In my opinion, most of the government staff is quality personal in terms of capability and knowledge, but the problem is with the performance. Less salary compared to private is not an acceptable reason, folks should resign the job and move on if the salary is less rather keeping the job, earning the salary and not doing what they are supposed to be doing. But if the state wants to improve the performance, it could always do it with more incentives for performance. Again, ‘incentive’ could also be positive or negative and punishment is one type of negative incentive. If the negative investment is strong enough, people would have some incentive to perform better.

Now coming back to the point, the pros of state run insurance is that the people can go to any private hospitals which they think is better. Now comes the hard part. Private hospitals are mostly motivated by profits and the folks there would obviously want to make use of the situation. From whatever I hear from people, looks like most people who get admitted under the state run insurance scheme in any private hospital will compulsorily get operated, irrespective of the necessity for operation.
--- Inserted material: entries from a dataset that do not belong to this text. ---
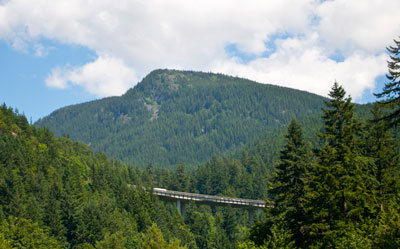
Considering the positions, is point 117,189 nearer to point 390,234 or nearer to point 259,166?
point 259,166

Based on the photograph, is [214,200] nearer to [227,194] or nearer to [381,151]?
[227,194]

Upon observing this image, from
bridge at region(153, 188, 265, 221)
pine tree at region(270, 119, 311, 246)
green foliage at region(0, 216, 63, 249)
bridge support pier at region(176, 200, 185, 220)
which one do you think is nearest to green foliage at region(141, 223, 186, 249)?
green foliage at region(0, 216, 63, 249)

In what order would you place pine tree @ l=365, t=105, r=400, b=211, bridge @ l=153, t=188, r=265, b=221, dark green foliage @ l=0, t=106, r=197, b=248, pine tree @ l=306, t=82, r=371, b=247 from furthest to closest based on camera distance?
bridge @ l=153, t=188, r=265, b=221 < dark green foliage @ l=0, t=106, r=197, b=248 < pine tree @ l=365, t=105, r=400, b=211 < pine tree @ l=306, t=82, r=371, b=247

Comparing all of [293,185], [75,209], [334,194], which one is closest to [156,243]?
[75,209]

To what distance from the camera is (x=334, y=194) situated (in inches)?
1174

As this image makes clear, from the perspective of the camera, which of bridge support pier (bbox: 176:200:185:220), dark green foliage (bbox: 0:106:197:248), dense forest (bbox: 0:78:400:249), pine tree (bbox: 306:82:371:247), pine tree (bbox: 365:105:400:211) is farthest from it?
bridge support pier (bbox: 176:200:185:220)

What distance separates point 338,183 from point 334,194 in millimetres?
865

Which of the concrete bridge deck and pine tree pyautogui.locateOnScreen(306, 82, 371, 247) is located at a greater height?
pine tree pyautogui.locateOnScreen(306, 82, 371, 247)

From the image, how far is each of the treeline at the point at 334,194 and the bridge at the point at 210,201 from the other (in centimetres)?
5935

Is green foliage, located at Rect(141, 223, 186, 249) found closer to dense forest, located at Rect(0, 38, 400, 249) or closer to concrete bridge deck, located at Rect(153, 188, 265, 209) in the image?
dense forest, located at Rect(0, 38, 400, 249)

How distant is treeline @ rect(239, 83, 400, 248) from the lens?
29016 millimetres

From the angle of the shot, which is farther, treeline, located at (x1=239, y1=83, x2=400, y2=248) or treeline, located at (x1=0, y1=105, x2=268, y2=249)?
treeline, located at (x1=0, y1=105, x2=268, y2=249)

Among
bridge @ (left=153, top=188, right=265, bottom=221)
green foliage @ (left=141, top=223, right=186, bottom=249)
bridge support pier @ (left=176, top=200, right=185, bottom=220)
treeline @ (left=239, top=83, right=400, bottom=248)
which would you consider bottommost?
green foliage @ (left=141, top=223, right=186, bottom=249)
Even though I don’t have data to prove the increasing number of operations because of the state run insurance, this is a very plausible logical argument.

What happens because of that? One, people are being unnecessarily operated and second, this is indirectly pushing up the basic cost of health care slowly and steadily from moral damage standpoint. The proof for moral damage claim is the costs that are being billed for the insurance patients in comparison to the cash patients in any hospital. Since the percentage of insurance patients is going up steadily, boosted by state run insurance, moral damage factor would be proportionately increasing at the industry level leading to higher healthcare costs in the medium term and worst possible cost increases in the longer term.

Watch out, we are moving towards a dangerous health care cost explosion like in the United States because of these mismanaged vote bank oriented thought processes by our politicians. Now it’s only the TamilNadu government that is doing this, but I am sure this is going to spread to other state politics as well, as it did in the case of Rs.1/Kg rice scheme.